Stephanie Quinn-Davidson |Anchorage
Fisheries Scientist, Director of the Yukon River Inter-Tribal Fish Commission
“I like that systems change (as an approach to Alaska’s salmon issues) acknowledges the complexity, rather than run away from it. I believe that, in appreciating the complexities, we afford ourselves the whole picture that helps lead to innovation. I also am really interested in the idea that you need to bring people together from all sectors and have them work together to find the connections that bind them, no matter how disparate they may seem on the surface. If we can find those interconnections, we can build from it and use them as our starting point for the conversation. I believe these two components, especially, can have a positive influence on Alaska's salmon and people. We have a complex system of regulations, environments and geographies, life histories, users, and political boundaries at play with our salmon systems in Alaska, and as a result, have a very diverse group of salmon people. I do not believe we can tackle Alaska's salmon issues without embracing both.”
Stephanie Quinn-Davidson’s western education and training includes a Ph.D. in Limnology from UW-Madison, three years of teaching at St. Olaf College in Minnesota in the Environmental Studies and Biology Departments, four years working for Alaska Department of Fish and Game as a research biologist and then fishery manager on the Yukon River, and her current role as the Director of the Yukon River Inter-Tribal Fish Commission.

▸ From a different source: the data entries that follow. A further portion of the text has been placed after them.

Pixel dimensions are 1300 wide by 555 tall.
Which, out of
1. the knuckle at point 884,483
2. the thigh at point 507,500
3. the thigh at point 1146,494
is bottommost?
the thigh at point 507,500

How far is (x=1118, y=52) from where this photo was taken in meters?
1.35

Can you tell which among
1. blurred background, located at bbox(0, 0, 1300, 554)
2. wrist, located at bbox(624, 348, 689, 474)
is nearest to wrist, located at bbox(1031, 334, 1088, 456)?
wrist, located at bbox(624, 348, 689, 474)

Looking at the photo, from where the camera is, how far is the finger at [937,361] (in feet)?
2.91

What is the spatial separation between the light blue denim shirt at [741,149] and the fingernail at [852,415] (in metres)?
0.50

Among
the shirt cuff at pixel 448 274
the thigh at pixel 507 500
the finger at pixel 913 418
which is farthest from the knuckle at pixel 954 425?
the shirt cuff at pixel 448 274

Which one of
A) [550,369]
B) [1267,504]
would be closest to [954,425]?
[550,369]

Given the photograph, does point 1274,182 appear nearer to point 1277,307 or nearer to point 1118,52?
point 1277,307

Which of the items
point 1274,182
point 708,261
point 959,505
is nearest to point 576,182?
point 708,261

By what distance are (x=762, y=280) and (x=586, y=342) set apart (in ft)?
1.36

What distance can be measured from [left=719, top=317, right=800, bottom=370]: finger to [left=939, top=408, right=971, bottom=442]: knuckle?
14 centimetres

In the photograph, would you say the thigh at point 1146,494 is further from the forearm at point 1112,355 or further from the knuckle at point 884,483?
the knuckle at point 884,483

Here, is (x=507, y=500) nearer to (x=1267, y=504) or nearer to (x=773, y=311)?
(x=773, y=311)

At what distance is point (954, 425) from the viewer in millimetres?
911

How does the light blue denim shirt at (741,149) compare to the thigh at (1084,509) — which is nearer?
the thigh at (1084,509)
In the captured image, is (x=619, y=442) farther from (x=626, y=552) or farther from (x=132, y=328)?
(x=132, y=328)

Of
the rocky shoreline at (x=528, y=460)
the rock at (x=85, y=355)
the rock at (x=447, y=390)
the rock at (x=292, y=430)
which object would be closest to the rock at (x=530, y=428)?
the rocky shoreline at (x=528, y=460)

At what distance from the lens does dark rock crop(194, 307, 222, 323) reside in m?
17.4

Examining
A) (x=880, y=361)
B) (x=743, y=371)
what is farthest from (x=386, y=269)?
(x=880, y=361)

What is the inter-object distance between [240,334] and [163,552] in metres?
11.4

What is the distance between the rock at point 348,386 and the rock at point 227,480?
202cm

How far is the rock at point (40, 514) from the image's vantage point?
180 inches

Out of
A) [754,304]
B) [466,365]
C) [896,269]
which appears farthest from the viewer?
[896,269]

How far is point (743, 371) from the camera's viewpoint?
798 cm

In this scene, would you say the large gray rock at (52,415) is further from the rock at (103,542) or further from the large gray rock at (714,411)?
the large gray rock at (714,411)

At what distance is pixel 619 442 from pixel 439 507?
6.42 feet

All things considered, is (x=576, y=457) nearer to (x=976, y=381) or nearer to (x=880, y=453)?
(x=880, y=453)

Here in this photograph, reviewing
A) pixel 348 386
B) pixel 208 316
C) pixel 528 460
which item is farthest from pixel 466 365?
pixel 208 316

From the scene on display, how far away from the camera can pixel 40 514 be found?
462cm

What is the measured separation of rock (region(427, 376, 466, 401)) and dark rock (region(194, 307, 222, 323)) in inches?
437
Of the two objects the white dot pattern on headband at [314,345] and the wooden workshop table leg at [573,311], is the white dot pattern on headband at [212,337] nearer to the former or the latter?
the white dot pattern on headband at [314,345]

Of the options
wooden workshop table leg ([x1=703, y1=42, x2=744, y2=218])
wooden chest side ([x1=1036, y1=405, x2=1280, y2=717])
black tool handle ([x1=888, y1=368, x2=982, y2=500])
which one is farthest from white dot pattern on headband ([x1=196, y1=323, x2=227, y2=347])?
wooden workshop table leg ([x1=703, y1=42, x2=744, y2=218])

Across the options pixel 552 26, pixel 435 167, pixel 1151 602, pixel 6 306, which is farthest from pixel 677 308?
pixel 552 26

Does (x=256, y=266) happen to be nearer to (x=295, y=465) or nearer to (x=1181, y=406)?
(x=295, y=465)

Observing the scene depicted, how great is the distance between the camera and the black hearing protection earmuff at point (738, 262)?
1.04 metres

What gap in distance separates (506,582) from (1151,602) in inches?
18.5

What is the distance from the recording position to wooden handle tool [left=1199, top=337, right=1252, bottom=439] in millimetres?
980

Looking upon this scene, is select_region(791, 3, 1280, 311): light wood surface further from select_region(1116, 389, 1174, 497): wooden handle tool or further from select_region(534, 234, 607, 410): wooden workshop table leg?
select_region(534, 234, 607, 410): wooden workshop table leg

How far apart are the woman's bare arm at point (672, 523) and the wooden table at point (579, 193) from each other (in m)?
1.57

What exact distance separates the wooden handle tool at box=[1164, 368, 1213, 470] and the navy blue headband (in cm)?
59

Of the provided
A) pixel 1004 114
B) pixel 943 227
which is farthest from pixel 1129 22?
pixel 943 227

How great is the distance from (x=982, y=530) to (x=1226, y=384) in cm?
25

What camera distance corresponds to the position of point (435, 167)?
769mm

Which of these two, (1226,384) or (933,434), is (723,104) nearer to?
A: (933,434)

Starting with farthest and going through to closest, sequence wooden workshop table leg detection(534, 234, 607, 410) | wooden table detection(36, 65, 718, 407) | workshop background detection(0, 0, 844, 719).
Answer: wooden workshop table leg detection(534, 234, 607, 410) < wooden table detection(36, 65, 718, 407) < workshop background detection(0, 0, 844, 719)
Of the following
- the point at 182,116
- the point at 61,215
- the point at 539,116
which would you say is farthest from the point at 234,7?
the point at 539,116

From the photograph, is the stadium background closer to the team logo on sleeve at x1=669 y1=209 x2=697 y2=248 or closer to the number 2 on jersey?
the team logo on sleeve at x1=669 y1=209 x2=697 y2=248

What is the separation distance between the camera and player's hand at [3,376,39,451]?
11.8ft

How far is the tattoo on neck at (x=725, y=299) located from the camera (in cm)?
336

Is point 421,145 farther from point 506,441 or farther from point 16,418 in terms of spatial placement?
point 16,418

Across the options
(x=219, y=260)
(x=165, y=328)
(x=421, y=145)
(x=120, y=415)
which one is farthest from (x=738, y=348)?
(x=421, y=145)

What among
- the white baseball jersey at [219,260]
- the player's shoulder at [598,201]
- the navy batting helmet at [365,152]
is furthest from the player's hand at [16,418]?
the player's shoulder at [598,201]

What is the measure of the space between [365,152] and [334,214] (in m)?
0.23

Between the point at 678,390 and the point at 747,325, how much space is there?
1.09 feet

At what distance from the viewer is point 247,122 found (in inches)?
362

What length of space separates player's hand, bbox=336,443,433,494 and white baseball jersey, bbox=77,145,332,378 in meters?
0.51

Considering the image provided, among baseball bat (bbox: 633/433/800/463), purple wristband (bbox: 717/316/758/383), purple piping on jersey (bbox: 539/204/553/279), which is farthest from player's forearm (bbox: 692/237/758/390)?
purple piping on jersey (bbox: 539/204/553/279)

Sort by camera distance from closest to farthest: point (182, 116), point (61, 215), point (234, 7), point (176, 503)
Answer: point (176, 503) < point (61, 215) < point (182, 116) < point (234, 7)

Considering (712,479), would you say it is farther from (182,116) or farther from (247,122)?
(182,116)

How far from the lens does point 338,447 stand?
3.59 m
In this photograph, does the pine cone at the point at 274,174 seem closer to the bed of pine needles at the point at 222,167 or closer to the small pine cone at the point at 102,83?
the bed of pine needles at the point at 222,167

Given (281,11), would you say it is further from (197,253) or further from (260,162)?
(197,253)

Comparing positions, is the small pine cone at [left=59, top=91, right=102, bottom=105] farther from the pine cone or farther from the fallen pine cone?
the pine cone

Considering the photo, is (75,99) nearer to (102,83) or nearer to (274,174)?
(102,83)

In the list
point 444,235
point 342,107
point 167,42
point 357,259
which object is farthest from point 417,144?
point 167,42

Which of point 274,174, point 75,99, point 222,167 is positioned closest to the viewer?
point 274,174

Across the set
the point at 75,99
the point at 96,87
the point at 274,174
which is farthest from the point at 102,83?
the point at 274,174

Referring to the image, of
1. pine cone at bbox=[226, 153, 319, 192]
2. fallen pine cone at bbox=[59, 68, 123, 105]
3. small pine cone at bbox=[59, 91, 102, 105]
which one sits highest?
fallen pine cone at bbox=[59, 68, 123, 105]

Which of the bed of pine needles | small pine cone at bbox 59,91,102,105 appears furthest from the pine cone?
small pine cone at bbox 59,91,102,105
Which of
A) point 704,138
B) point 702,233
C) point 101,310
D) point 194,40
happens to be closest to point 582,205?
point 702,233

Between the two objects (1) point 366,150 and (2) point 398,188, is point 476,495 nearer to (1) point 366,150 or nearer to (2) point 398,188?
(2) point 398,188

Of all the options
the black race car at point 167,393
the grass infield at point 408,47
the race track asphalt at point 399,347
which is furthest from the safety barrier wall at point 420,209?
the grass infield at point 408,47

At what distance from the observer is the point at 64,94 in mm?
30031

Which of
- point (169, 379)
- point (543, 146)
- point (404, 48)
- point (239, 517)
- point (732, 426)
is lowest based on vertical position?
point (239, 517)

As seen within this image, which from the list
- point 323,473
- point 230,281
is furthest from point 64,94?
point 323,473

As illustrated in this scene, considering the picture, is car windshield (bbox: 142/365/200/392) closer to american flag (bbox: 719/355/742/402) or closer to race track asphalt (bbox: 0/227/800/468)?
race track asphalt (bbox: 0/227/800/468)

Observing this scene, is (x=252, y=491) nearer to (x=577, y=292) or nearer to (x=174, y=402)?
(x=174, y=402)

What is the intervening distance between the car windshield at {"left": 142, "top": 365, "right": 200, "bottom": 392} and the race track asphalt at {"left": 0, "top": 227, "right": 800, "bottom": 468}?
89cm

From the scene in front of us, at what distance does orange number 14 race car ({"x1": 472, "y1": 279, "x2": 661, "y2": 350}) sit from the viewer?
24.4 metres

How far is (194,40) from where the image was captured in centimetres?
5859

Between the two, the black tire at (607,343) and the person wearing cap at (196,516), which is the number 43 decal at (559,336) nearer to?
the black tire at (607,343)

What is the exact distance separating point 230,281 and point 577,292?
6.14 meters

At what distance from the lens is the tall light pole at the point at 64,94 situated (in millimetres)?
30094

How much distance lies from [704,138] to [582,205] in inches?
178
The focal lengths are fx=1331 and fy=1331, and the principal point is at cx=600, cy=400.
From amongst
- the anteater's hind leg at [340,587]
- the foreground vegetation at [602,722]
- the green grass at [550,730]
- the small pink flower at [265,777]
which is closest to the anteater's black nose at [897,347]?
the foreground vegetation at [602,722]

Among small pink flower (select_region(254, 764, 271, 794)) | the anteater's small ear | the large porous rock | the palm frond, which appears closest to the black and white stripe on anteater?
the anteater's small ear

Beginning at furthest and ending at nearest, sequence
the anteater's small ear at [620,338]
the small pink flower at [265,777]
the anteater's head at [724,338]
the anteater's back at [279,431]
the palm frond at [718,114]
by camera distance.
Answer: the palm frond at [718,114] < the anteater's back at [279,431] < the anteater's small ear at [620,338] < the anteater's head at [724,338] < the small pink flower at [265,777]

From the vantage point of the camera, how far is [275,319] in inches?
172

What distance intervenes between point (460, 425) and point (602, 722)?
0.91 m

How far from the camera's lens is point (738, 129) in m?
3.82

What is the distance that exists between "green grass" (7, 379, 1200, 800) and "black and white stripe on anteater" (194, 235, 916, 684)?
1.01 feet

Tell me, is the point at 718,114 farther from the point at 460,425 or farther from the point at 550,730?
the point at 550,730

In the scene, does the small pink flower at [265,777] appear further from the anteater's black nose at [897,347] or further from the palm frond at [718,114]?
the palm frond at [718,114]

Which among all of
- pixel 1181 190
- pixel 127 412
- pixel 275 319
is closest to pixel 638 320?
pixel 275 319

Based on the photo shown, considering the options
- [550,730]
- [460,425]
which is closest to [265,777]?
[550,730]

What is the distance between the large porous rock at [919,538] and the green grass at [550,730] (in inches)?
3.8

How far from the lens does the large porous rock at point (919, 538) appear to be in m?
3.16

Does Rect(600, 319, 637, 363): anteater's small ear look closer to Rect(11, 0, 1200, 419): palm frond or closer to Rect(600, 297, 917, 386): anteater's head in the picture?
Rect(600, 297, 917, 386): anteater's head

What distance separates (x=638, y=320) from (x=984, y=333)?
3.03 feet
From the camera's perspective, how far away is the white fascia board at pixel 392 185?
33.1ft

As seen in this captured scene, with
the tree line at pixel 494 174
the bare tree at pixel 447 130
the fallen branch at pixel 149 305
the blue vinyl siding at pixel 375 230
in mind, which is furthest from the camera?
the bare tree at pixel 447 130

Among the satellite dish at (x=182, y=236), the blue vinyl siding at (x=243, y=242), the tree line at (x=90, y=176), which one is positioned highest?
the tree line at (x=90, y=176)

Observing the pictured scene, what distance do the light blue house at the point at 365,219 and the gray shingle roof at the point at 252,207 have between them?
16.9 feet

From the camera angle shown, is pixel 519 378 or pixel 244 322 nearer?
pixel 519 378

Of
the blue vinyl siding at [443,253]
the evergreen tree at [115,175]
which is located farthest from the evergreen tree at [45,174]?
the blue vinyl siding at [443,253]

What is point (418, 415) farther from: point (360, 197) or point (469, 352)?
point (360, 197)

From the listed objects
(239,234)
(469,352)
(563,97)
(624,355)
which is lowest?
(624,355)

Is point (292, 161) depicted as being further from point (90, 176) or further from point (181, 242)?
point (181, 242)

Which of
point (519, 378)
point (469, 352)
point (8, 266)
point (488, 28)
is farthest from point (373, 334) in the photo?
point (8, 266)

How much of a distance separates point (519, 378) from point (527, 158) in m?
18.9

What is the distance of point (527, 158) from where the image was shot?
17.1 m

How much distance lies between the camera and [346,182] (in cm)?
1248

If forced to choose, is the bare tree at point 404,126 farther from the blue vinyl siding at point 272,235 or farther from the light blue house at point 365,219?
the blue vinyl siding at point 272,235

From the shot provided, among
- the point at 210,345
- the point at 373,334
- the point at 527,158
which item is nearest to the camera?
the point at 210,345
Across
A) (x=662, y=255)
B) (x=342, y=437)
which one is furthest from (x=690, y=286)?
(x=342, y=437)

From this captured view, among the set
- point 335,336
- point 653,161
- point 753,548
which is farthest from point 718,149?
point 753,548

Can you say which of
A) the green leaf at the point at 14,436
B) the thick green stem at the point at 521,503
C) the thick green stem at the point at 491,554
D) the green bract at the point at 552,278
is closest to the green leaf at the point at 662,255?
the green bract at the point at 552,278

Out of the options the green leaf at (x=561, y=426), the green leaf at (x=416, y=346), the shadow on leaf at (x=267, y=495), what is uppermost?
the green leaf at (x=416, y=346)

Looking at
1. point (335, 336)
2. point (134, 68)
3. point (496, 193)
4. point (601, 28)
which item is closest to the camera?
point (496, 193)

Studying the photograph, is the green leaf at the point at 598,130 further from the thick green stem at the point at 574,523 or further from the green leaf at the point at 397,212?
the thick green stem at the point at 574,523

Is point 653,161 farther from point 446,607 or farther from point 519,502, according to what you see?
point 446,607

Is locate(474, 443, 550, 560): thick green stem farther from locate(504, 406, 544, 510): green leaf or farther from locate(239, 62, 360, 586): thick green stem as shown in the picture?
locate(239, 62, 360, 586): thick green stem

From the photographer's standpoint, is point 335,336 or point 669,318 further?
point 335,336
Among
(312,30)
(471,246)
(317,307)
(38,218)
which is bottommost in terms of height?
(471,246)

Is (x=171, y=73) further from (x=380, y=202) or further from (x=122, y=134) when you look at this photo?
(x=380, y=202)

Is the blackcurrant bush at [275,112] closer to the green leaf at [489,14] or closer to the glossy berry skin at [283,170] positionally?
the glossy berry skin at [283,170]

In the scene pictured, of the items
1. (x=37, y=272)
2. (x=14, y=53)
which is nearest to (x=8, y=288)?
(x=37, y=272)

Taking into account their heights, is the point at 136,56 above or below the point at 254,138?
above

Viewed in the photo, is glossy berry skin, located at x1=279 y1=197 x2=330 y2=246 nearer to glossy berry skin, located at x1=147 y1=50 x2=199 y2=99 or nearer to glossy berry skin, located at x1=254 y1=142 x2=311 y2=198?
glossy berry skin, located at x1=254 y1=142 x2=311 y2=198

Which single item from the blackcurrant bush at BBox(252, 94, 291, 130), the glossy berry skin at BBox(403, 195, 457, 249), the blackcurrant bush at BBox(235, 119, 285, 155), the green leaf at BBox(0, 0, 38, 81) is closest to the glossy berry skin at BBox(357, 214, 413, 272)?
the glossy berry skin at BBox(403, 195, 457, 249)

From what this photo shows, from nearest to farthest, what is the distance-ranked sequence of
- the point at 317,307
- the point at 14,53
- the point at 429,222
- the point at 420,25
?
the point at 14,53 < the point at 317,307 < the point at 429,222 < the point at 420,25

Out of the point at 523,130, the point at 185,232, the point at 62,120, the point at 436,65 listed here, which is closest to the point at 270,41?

Quinn-Davidson’s traditional education and training comes from growing up hunting and fishing with her family in rural Wisconsin, three summers of interviewing Menominee Indian elders and hunters for an anthropology project, and time spent with Alaska Native fishermen on the river and in their communities learning about salmon and their salmon lives.
In her role as a primary sponsor for the Stand for Salmon ballot initiative, Quinn-Davidson has been having some difficult conversations regarding Alaska's habitat laws and protections for salmon systems. She represents rural tribes that need economic security and infrastructure improvements in their areas, which has led to discussions of how to balance much needed development projects with long-term sustainability of their salmon resources.
While she has worked on the Yukon River her entire career in Alaska and could certainly bring a Yukon-focused perspective to the cohort, Quinn-Davidson believes she has more to offer beyond the Yukon. She has built a career more broadly on bridging groups: state and tribes, upriver and downriver, tribes and conservation groups, academia and government agencies, U.S. and Canada, traditional knowledge and western knowledge, commercial and subsistence. She strives to approach the issues by trying to see all sides and is excited to share that bridging perspective and experience with the Fellows cohort.